The instructions and registers used here are specifically for 32-bit MIPS assembly, which is what we're using in class. The general concepts should be applicable to other CPU architectures, but not directly.
Execution Flow

Labels

A key part of controlling execution in assembly is labels, which allows you to specify points to jump to in your code using jump or branch instructions. A label can be declared like this:
label:
    inst $1, $2, $3

Note:
A useful trick for the Zylabs simulator is to jump to an empty label placed at the end of the program, which you can jump to at the end of your program to end the simulation.
For example:
main 
    # main code for your program     
    j exit # this will end your program

exit:
    # do not put anything after the label

Unconditional Jumps

MIPS has several instructions for jumping unconditionally:

j <address> or j <label> (which will be turned in to the other form by the compiler), which sets the program counter (which stores what the next instruction will be) to the specified address or label
jr <$register>, which sets the program counter to the value of the specified register. This is useful for returning from a procedure, using the $ra register.
jal <address/label> works similarly to j, but it stores the next instruction (pre-jump, so the instruction immediately after jal) in $ra, so that the section you jump to is able to return to the previous section of code using jr $ra. This is what allows for functions and procedures to be implemented.

Conditional Branching

MIPS only has two instructions for conditional branching:

beq <$left>, <$right>, <address/label> branches to <address/label> if <$left> is equal to <$right>.
bne <$left>, <$right>, <address/label> branches to <address/label> if <$left> is not equal to <$right>.

Additionally, the Zylabs simulator supports the following pseudo-instructions that allow you to perform more advanced comparisons:

bge <$left>, <$right>, <address/label> branches to <address/label> if <$left> is greater than <$right>.
bgt <$left>, <$right>, <address/label> branches to <address/label> if <$left> is greater than or equal to <$right>.
ble <$left>, <$right>, <address/label> branches to <address/label> if <$left> is less than <$right>.
blt <$left>, <$right>, <address/label> branches to <address/label> if <$left> is less than or equal to <$right>.

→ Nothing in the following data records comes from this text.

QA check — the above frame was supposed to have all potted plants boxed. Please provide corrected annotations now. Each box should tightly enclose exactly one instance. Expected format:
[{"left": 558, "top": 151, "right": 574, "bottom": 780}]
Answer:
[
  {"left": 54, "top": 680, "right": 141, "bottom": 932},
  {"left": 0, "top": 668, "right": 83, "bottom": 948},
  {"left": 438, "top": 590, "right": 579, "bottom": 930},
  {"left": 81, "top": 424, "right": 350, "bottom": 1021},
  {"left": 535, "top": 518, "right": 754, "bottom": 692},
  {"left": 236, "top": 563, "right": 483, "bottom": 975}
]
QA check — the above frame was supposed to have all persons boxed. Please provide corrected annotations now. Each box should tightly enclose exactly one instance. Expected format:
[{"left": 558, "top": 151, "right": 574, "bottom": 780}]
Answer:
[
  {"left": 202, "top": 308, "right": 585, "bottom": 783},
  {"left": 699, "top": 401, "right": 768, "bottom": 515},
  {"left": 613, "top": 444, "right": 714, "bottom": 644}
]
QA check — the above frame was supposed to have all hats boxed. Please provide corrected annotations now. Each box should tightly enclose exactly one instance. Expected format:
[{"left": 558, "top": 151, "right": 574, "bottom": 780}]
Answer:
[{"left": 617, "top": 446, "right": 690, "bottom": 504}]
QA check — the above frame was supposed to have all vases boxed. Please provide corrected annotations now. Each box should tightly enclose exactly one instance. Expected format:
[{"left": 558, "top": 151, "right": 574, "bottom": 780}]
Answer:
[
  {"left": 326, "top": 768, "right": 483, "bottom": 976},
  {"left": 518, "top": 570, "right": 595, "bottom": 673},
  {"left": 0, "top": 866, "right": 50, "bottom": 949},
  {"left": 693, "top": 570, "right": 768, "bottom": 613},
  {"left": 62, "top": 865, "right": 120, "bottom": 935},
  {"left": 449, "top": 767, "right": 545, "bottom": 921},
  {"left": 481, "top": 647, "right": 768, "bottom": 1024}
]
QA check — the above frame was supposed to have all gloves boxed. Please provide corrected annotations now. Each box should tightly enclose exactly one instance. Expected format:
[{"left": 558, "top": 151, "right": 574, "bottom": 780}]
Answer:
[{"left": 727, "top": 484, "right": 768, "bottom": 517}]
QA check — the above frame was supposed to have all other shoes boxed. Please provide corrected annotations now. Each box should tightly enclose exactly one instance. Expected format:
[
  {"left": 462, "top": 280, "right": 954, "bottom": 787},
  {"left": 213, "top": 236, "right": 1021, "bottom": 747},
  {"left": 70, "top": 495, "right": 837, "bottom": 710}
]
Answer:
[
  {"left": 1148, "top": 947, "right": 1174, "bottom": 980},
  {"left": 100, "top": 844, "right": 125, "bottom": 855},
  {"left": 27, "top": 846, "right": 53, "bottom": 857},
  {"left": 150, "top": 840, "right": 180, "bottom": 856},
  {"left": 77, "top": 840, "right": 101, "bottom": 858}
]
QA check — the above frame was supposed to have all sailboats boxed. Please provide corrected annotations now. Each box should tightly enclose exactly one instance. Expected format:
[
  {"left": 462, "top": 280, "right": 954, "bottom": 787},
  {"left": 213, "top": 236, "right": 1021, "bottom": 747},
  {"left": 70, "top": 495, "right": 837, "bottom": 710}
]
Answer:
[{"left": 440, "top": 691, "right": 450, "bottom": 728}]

Subroutines (Procedures & Functions)

Subroutines are reusable sections of code used to implement procedures and functions. Unlike a simple label (which we jump to with j), subroutines are expected to return the program to the pre-jump state after execution. MIPS has several features designed to allow for easy development using subroutines:

jal (jump and link) and jr (jump register). Before jumping, jal stores the next instruction (if it hadn't jumped) in $ra (return address), so that you can return to the previous section of code by jumping to $ra (with the jr instruction).
Temporary registers ($t0 - $t9). Unlike Saved Temporaries ($s0 - $s7), there are no promises that temporary registers will persist between subroutine calls. Saved Temporaries are not supposed to be modified during a subroutine.
The argument ($a0 - $a3) and value ($v0 and $v1) registers, which are for storing arguments and the return values (if it has any) of the subroutine.
The frame pointer ($fp), which is used to store the start of the stack frame (the starting value of the stack pointer when the subroutine begins).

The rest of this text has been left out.